🤖 AI Summary
In FDD multi-user systems, conventional precoder design lacks robustness to channel statistics modeling, and traditional Gaussian Mixture Models (GMMs) suffer from exponential growth in component count with increasing feedback bits. Method: This paper proposes an end-to-end joint learning framework integrating Vector Quantized-Variational Autoencoders (VQ-VAEs) and Graph Neural Networks (GNNs), co-optimized with learnable pilots. VQ-VAEs replace GMMs to yield compact, scalable channel statistical representations; GNNs explicitly model inter-user spatial correlations; and joint training ensures end-to-end consistency. Contribution/Results: Experiments demonstrate that the proposed method significantly outperforms sub-DFT pilot and iterative precoding baselines under reduced pilot overhead or feedback bit budgets, achieving substantial sum-rate gains. The framework combines high modeling efficiency with strong deployment robustness.
📝 Abstract
Robust precoding is efficiently feasible in frequency division duplex (FDD) systems by incorporating the learnt statistics of the propagation environment through a generative model. We build on previous work that successfully designed site-specific precoders based on a combination of Gaussian mixture models (GMMs) and graph neural networks (GNNs). In this paper, by utilizing a vector quantized-variational autoencoder (VQ-VAE), we circumvent one of the key drawbacks of GMMs, i.e., the number of GMM components scales exponentially to the feedback bits.
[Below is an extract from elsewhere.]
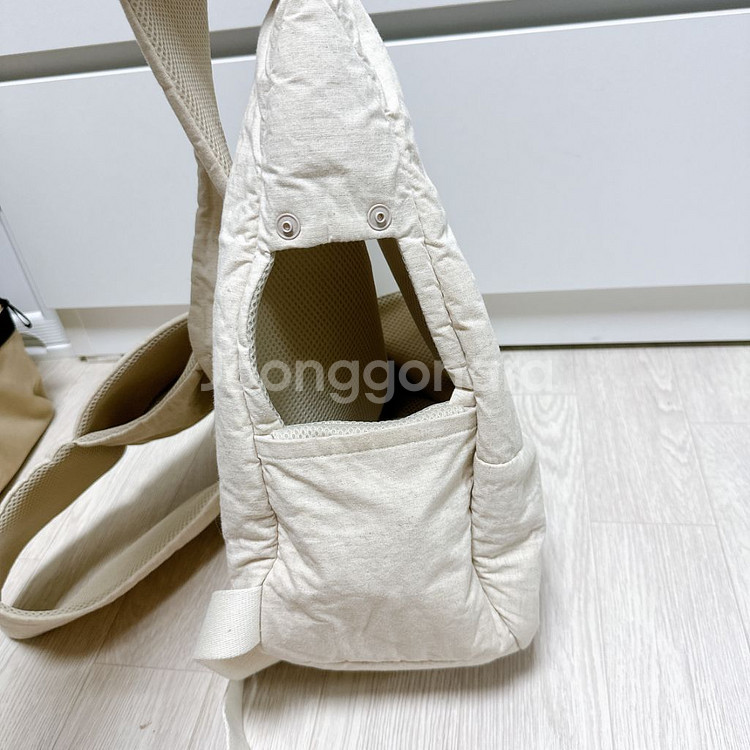 강아지 이동가방 리토가토 앞가방 포대기 산책용품--1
In addition, the deep learning architecture of the VQ-VAE allows us to jointly train the GNN together with VQ-VAE along with pilot optimization forming an end-to-end (E2E) model, resulting in considerable performance gains in sum rate for multi-user wireless systems. Simulations demonstrate the superiority of the proposed frameworks over the conventional methods involving the sub-discrete Fourier transform (DFT) pilot matrix and iterative precoder algorithms enabling the deployment of systems characterized by fewer pilots or feedback bits.